* _Source extract_
▼

Follow the 80/20 rule when you eat

Challenge your relationship with food for better health
Feb 12, 2019 · Catherine Poslusny
Father fixing breakfast for his children

When new, often-conflicting diet trends become popular, it can be hard to understand which one is actually best for your body. By the time you finish wading through the online chatter about a certain diet, there’s often a newer one on the scene, promising even more weight loss and an even bigger increase in energy levels. There’s an endless amount of dietary advice available online, but how are you supposed to sort through it all to find a sustainable way to improve your health? The answer may lie in changing your relationship with food altogether. 

In many areas of our lives, we’re taught that more is better – more money, more friends, a bigger house, more social media followers. It can be difficult to separate our cultural focus on “getting our money’s worth” from our eating habits, especially when faced with a landscape of giant portion sizes, even bigger plates, and all-you-can-eat buffets. With “more is more” as a prevailing mindset, it isn’t hard to see why almost 40% of the adult population in the United States is obese, according to the Centers for Disease Control and Prevention (CDC).

We’re all familiar with the particular blend of discomfort and regret that comes with overindulging. Maybe the meal was too delicious (or expensive) to go to waste, or maybe you were watching the latest episode of your favorite show and didn’t realize how full you were until it was too late. Either way, overeating can leave you feeling fatigued, uncomfortable, and cranky. In the long term, it can lead to weight gain and chronic disease.

The Okinawan people in Japan, famous for their health and longevity, have a beautifully simple solution to this problem: hara hachi bu. In English, the phrase means to eat until you’re only 80% full. To put things in perspective, Okinawan adults typically consume 1,200 calories a day, while U.S. adults consume an average of 1,800 to 2,600 calories a day, according to data from the National Health and Nutrition Examination Survey (NHANES) (PDF, 62KB).

Instead of eating until they’re full, those practicing hara hachi bu focus on eating until they are no longer hungry. One key to doing this is slowing down your meals. Have you ever noticed how fullness can sneak up on you? Sometimes you don’t realize until after you swallowed that last bite that you probably should have stopped eating a few forkfuls ago. This is because your brain doesn’t register that you’re full until it receives signals from digestive hormones in your gastrointestinal tract that are secreted when you eat. It takes about 20 minutes for this process to happen, which is why eating quickly can easily lead to overeating.

▲

Dataset entries:
▼

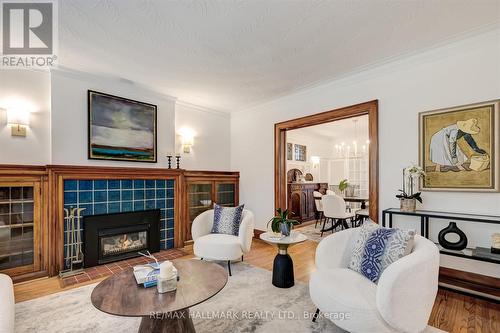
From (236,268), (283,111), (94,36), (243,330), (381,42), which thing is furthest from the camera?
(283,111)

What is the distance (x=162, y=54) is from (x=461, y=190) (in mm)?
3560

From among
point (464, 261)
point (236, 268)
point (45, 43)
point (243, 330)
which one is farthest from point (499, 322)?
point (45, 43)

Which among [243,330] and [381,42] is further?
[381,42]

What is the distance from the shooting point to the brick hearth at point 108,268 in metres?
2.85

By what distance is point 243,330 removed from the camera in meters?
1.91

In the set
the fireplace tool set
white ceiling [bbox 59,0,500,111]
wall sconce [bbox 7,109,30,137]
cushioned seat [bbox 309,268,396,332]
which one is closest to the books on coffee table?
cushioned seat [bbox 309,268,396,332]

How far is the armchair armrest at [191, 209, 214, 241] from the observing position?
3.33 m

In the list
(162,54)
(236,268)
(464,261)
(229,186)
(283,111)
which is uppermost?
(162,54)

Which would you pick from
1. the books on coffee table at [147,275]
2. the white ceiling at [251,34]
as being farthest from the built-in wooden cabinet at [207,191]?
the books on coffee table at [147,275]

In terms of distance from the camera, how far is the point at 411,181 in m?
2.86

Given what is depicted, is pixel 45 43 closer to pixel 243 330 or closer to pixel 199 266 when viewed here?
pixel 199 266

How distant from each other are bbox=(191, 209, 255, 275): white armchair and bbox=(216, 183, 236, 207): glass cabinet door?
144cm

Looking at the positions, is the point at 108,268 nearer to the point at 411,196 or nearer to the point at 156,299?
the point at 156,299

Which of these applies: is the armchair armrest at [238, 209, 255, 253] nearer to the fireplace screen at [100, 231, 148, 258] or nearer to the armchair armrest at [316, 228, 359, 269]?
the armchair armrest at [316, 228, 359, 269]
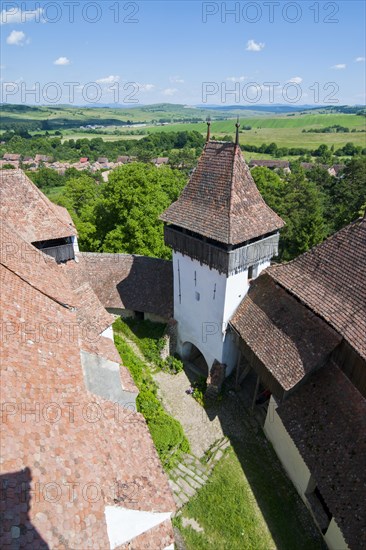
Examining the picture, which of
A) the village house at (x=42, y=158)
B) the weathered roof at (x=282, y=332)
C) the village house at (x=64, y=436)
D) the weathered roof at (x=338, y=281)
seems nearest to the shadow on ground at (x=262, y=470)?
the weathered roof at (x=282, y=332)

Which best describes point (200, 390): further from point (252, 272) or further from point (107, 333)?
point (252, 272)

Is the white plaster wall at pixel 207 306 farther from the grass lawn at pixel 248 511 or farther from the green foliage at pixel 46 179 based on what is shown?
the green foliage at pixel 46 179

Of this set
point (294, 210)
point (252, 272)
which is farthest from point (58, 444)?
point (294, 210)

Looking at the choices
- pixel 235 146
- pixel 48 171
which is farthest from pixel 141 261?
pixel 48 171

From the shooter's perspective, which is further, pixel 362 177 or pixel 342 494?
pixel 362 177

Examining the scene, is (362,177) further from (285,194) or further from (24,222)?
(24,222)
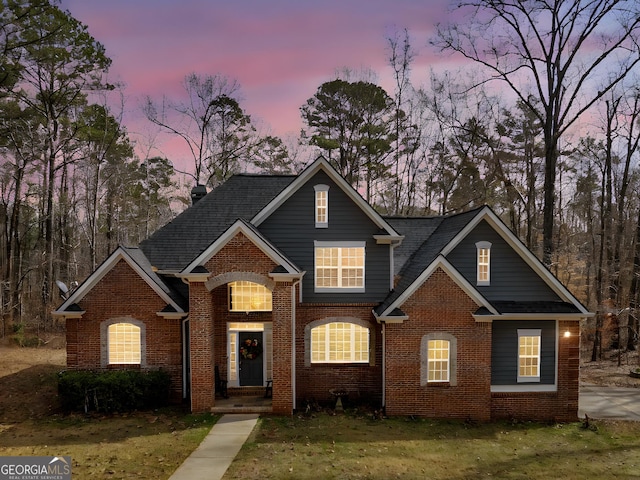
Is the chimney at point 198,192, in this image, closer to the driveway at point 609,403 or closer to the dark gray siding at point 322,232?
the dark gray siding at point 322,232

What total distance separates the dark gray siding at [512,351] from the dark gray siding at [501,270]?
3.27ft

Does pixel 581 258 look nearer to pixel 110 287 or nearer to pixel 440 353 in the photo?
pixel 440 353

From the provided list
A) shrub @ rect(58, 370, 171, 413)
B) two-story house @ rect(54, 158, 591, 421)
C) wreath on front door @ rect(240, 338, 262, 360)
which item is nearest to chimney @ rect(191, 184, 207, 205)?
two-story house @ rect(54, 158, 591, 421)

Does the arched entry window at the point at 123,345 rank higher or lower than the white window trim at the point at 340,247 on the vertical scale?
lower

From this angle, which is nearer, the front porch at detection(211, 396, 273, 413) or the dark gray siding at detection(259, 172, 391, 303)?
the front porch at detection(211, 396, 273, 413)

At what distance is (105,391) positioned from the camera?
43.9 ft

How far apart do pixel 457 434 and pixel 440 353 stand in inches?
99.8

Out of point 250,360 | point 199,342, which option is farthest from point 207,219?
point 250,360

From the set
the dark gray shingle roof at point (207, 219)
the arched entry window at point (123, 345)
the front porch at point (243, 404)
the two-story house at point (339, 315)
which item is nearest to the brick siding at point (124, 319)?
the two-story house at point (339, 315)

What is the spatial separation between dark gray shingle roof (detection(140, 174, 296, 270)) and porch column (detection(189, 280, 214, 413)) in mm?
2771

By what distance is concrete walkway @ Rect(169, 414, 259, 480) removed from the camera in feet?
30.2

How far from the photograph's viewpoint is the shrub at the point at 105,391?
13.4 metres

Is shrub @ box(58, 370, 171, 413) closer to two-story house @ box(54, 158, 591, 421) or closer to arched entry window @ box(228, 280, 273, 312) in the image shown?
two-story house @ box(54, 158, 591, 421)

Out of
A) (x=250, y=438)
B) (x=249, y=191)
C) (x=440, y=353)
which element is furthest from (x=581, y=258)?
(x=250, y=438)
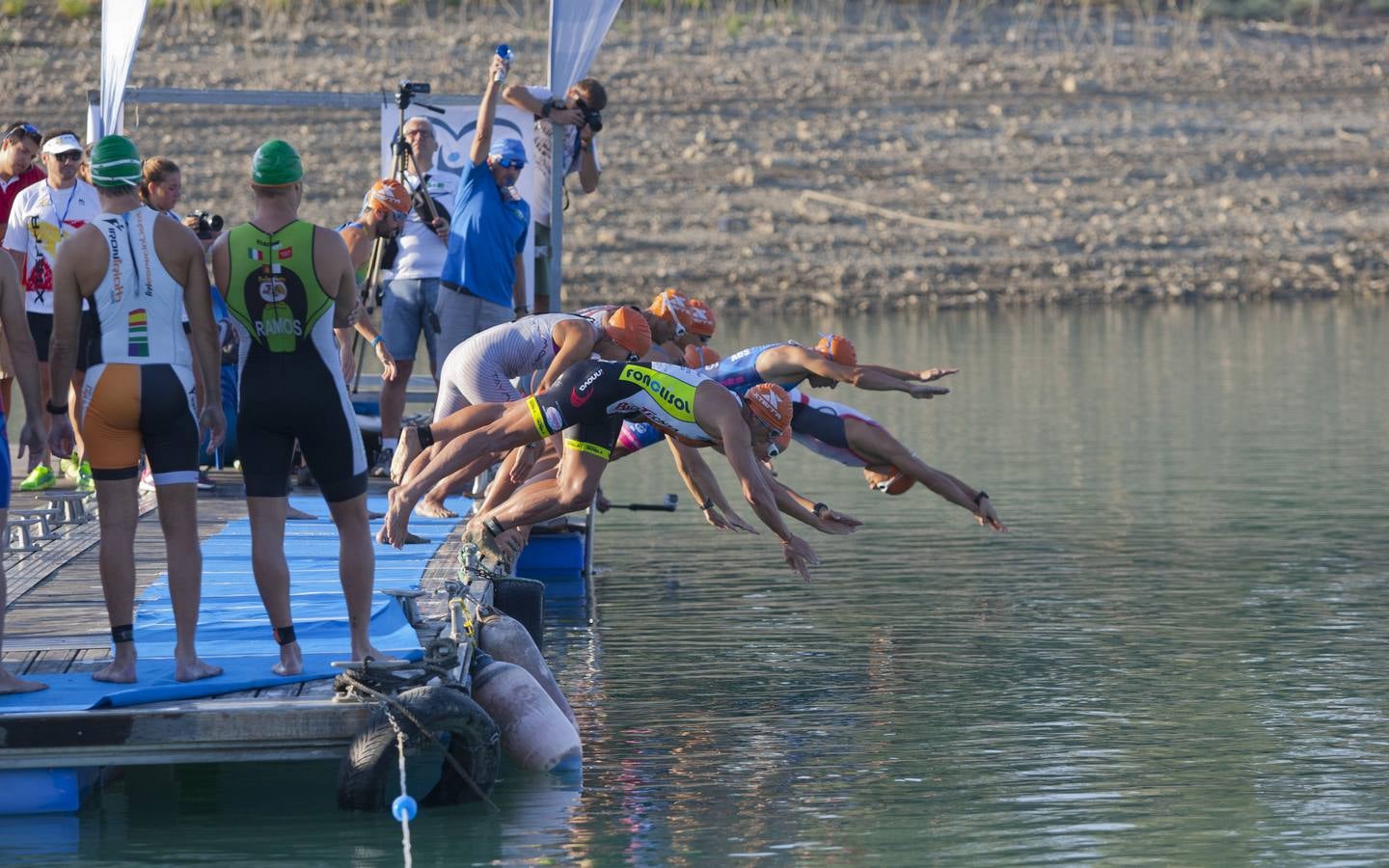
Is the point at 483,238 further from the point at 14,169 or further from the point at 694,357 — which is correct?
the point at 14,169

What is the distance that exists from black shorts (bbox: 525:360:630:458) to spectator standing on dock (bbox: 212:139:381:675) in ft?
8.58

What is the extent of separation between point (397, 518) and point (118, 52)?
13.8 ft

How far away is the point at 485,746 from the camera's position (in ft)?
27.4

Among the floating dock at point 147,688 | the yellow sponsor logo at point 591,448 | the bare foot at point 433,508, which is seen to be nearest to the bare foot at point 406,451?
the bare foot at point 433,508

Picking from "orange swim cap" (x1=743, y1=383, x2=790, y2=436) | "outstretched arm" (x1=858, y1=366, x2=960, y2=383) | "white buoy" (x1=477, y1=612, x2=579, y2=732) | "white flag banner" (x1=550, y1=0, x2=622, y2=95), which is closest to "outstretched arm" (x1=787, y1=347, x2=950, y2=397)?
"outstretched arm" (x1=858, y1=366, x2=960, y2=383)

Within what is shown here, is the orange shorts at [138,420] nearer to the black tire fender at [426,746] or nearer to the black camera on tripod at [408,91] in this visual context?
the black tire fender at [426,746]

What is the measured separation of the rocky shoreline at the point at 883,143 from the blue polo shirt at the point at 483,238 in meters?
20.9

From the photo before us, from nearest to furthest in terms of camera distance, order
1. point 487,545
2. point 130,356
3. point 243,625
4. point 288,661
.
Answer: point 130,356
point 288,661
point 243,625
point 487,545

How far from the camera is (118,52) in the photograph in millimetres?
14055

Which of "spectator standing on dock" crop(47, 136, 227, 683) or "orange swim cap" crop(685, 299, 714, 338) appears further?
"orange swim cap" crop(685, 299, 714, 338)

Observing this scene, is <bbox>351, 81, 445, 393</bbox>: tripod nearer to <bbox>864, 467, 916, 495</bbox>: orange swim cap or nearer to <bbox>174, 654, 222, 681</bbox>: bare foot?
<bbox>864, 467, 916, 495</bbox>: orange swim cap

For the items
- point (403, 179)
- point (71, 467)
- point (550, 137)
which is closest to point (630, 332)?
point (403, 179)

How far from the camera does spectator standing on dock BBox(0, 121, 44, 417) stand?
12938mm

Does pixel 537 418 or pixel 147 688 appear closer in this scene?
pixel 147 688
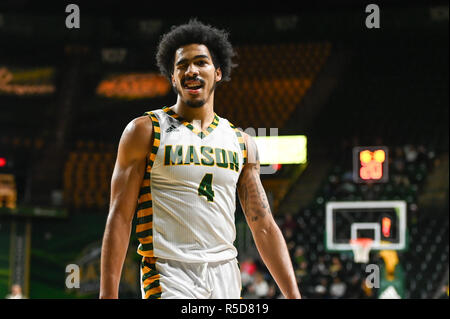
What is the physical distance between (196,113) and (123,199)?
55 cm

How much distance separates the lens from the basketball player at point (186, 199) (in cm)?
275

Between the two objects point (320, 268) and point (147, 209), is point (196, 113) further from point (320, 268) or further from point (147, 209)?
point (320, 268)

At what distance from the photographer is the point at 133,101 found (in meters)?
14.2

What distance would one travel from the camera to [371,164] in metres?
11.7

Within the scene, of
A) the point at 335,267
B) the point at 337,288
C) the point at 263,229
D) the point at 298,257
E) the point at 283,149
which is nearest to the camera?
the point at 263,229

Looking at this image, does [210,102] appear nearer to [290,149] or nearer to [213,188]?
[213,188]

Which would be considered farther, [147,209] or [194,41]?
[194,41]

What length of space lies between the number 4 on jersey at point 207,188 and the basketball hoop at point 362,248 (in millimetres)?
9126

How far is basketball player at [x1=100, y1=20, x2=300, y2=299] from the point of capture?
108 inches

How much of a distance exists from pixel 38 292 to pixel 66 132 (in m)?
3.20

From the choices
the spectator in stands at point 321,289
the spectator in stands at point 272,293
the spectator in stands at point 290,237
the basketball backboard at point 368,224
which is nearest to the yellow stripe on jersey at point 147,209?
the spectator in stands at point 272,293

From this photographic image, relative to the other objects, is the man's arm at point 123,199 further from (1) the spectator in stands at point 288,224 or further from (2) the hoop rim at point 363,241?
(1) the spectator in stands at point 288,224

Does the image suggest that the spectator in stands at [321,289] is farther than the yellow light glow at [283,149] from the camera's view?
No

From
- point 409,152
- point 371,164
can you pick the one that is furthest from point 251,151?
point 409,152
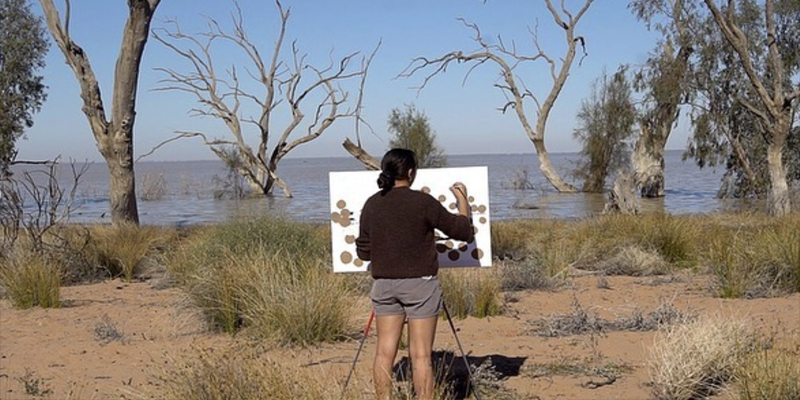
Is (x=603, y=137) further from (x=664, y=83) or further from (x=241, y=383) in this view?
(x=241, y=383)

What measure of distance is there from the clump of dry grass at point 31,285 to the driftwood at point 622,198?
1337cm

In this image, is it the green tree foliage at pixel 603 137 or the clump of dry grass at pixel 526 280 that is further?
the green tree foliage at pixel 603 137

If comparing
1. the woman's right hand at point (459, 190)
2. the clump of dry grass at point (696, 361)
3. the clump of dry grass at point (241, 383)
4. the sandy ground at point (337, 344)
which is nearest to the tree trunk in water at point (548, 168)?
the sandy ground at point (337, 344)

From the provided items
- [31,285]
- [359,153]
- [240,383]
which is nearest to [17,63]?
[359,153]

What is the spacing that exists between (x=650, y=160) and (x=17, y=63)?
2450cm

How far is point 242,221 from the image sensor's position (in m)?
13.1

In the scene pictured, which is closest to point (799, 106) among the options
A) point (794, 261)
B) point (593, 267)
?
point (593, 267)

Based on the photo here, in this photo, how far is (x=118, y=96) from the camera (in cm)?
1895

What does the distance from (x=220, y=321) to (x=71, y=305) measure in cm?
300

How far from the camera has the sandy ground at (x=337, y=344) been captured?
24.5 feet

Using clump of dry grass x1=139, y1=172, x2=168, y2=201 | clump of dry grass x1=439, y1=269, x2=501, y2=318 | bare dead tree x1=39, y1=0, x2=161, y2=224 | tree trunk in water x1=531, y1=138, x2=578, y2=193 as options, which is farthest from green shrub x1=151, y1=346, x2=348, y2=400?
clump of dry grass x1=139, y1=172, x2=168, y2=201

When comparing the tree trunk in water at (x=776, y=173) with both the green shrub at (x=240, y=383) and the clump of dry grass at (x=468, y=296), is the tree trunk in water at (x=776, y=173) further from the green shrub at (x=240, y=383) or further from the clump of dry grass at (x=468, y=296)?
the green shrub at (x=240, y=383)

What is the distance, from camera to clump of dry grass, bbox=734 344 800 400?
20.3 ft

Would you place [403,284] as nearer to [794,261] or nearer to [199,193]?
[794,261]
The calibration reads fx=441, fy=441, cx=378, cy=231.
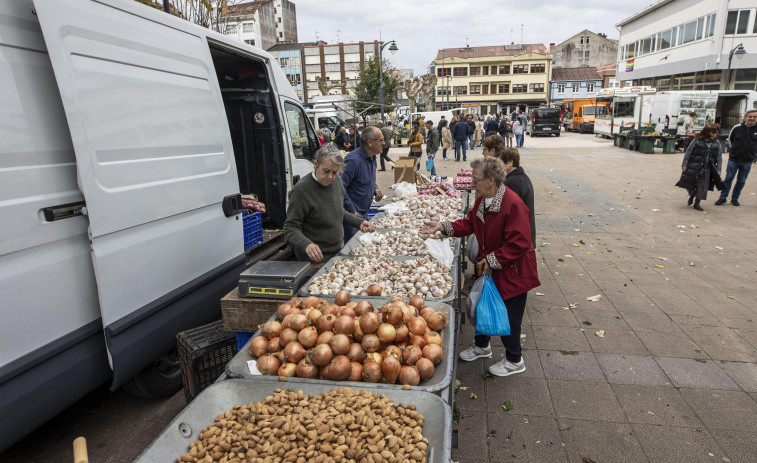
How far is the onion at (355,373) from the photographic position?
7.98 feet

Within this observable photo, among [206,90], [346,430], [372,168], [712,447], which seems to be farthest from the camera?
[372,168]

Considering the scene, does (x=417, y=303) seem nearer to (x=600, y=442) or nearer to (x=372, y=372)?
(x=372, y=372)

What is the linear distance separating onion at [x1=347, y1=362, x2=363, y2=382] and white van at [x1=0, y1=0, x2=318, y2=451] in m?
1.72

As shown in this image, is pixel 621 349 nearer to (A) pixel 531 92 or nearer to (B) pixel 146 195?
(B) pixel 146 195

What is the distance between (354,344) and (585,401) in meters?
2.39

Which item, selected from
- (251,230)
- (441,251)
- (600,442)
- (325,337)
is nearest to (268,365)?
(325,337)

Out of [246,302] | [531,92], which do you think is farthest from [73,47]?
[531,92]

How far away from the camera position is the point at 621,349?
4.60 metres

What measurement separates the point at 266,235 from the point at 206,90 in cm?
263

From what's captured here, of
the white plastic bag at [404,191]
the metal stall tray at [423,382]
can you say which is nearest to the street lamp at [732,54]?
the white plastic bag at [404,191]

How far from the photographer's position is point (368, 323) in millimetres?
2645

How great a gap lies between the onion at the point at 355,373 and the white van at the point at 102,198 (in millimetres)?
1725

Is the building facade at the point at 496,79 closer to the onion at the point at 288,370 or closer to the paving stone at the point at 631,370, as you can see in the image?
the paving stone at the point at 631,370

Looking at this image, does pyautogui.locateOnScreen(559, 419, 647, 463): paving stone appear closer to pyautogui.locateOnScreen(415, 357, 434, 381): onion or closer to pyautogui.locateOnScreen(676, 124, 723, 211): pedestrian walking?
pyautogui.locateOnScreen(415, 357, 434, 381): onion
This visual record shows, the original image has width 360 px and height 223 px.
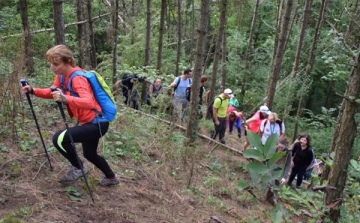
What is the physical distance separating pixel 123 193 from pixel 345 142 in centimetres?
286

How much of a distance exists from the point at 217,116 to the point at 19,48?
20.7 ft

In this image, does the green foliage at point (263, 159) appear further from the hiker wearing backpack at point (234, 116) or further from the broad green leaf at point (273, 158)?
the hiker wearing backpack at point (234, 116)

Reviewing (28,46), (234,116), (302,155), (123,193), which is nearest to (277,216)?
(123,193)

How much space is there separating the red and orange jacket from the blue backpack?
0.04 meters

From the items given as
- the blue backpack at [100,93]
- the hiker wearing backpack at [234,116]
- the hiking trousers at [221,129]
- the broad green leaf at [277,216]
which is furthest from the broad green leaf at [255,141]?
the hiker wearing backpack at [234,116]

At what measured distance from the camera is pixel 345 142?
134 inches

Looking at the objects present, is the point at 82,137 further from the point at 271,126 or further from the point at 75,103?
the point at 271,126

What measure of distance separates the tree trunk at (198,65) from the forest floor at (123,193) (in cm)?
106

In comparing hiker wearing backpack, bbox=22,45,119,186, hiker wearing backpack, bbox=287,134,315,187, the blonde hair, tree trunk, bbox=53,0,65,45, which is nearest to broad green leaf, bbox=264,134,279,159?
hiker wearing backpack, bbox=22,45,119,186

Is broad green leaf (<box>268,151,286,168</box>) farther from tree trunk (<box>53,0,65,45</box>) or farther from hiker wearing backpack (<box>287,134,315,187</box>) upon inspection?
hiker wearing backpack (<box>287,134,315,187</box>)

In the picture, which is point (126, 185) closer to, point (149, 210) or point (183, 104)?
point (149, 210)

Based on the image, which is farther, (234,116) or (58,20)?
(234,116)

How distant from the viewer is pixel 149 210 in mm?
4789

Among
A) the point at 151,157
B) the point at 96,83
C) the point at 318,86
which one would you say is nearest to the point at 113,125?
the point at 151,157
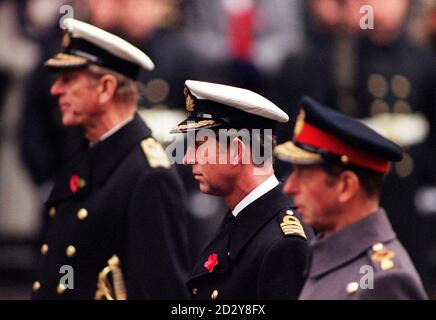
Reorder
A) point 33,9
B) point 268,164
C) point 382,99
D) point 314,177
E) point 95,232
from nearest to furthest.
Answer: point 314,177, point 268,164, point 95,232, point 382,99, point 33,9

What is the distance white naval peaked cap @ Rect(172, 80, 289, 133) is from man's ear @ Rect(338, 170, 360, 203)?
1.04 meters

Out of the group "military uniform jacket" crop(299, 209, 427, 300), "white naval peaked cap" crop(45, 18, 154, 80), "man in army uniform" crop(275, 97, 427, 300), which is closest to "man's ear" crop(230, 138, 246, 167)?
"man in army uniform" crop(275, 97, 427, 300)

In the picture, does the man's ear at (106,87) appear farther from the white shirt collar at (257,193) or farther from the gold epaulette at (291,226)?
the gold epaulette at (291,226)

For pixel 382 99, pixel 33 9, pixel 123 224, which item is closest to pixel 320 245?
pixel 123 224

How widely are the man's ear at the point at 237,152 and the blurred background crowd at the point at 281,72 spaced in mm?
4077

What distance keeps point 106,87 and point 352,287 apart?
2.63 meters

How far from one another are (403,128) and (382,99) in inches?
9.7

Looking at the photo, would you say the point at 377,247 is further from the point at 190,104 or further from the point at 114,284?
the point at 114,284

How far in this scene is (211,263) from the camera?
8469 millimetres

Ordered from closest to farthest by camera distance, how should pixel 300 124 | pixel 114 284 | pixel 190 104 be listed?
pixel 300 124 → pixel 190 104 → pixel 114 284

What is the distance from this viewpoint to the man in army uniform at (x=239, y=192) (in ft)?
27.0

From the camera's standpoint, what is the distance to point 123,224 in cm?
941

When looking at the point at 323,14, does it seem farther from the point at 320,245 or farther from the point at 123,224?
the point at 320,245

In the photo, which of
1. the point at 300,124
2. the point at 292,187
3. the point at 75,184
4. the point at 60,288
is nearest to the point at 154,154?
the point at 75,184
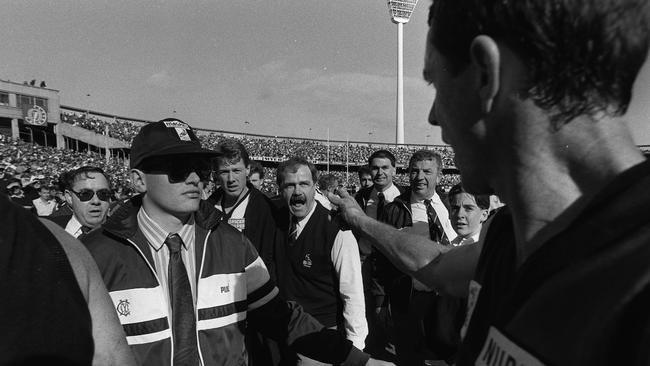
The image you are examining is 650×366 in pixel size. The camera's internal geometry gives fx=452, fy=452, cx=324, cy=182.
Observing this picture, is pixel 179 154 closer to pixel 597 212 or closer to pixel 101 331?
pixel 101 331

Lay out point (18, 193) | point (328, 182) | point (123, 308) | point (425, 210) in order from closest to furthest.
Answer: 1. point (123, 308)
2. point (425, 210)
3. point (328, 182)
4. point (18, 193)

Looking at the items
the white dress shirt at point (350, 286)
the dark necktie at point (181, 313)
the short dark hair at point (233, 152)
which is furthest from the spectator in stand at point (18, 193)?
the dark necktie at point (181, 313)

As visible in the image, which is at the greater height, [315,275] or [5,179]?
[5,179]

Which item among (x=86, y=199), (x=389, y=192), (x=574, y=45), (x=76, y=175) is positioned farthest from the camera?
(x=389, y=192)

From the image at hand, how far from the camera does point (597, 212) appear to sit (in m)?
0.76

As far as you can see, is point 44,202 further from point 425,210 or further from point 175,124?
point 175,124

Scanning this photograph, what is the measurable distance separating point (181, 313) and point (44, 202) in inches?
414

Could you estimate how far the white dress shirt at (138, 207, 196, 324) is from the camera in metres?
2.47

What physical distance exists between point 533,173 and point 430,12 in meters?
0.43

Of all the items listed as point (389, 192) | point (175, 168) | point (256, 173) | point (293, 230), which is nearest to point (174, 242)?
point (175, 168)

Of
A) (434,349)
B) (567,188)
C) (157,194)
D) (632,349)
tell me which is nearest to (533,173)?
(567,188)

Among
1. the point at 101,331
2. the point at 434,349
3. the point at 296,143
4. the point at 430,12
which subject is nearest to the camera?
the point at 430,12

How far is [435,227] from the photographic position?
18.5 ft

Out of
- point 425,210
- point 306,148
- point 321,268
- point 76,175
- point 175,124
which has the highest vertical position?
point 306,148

▲

* _About this task_
Reproduce the passage from the article on the 80/20 eating rule between "In many areas" and "and Prevention (CDC).", inclusive.

* _Response for this exercise_
In many areas of our lives, we’re taught that more is better – more money, more friends, a bigger house, more social media followers. It can be difficult to separate our cultural focus on “getting our money’s worth” from our eating habits, especially when faced with a landscape of giant portion sizes, even bigger plates, and all-you-can-eat buffets. With “more is more” as a prevailing mindset, it isn’t hard to see why almost 40% of the adult population in the United States is obese, according to the Centers for Disease Control and Prevention (CDC).